__Assignment__.
Each line below is to be written out once more, precisely as given.

__Available data__.
▬▬▬▬▬▬
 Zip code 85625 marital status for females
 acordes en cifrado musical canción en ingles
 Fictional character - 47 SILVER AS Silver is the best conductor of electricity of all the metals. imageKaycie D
▬▬▬▬▬▬
__Your response__.
 Zip code 85625 marital status for females
 acordes en cifrado musical canción en ingles
 Fictional character - 47 SILVER AS Silver is the best conductor of electricity of all the metals. imageKaycie D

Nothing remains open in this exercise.